I used a really thick Turkish cherry jam infused with vanilla to give this cake a little extra luxury, and topped it with a splash of bright white icing and fresh, dark cherries. Delicious.
- Preheat the oven to gas 3/160 C
- Grease and flour a regular sized bundt tin - 2.4l, 10 cup, 10 inch.
- Cream the butter and sugar until pale and fluffy.
- Add the eggs one at a time, beating well after each addition.
- Add the extracts.
- In a separate bowl, measure out the flour, bicarbonate of soda and salt.
- Pour the yogurt and compote into a jug and mix.
- Sift in a third of the flour mix followed by half the yogurt. Repeat this until everything is combined.
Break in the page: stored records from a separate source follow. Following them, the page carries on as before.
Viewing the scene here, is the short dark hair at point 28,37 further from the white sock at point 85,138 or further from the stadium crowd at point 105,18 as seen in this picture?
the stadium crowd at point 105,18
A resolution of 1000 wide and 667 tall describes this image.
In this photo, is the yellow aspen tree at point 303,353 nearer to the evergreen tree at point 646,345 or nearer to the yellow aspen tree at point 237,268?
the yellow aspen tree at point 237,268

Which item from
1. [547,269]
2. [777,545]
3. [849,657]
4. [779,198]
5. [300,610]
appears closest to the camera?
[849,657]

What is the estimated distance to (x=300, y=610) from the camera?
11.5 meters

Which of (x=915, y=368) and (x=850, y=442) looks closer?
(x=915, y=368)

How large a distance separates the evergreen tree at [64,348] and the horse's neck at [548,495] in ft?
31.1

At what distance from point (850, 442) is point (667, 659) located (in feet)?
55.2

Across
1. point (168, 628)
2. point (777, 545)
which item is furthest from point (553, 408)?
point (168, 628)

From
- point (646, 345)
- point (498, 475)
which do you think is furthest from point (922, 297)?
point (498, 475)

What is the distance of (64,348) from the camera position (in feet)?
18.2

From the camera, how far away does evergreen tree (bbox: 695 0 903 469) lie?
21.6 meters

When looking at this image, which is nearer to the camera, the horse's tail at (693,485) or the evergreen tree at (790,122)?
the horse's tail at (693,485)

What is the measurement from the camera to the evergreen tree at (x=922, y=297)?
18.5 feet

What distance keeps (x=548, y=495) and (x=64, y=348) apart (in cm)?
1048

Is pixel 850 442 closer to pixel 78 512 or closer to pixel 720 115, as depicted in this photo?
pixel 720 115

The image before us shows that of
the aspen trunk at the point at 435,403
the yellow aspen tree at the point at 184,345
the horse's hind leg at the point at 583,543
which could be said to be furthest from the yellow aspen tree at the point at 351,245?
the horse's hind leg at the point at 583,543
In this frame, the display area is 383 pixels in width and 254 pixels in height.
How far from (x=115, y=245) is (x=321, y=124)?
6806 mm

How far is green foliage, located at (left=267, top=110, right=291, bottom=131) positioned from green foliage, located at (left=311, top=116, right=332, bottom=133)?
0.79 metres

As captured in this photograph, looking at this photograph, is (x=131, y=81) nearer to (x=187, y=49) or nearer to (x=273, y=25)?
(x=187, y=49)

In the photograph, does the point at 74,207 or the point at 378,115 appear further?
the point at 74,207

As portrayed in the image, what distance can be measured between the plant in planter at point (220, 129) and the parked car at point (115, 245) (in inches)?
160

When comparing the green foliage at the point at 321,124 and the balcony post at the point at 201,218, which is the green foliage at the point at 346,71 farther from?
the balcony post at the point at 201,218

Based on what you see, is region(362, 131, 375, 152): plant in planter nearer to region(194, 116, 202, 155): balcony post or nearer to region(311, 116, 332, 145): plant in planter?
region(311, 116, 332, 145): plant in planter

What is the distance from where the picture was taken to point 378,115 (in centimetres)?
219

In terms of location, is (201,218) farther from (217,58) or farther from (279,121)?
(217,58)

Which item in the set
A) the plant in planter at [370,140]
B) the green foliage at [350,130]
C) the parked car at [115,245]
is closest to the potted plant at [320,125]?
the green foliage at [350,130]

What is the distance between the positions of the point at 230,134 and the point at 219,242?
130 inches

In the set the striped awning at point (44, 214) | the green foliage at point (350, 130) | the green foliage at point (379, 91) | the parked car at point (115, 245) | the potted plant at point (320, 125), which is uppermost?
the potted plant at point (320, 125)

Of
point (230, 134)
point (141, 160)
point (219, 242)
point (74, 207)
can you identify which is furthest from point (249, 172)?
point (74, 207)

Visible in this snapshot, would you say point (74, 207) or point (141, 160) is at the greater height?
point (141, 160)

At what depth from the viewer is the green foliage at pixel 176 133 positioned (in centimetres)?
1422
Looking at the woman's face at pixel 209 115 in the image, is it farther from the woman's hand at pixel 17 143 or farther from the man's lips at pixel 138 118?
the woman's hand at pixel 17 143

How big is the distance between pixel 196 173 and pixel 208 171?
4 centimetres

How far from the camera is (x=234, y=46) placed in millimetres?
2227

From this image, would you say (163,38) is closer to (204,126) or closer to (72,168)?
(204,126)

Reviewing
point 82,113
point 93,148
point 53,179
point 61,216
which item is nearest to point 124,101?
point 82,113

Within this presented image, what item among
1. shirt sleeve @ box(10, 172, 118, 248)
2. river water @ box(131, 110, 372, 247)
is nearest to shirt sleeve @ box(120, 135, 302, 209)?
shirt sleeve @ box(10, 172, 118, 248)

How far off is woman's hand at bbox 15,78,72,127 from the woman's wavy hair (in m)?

Don't over mix.
- Give everything a quick mix on a low speed for about 10 seconds.
- Pour 3/4 of the mix into the prepared tin.
- Smear over a layer of jam, avoiding the edges.
- Cover with the remaining mix.
- Note: the jam will sink. You want this to happen! Do not be afraid...
- Bake in the centre of the oven for about 1 hour 15 minutes or until a skewer comes out clean. It should be shrinking from the sides of the tin slightly.
- Leave the cake to cool for 10 minutes, then remove from the tin.
- Serve with either a dredging of icing sugar or glacé icing topped with a few fresh cherries.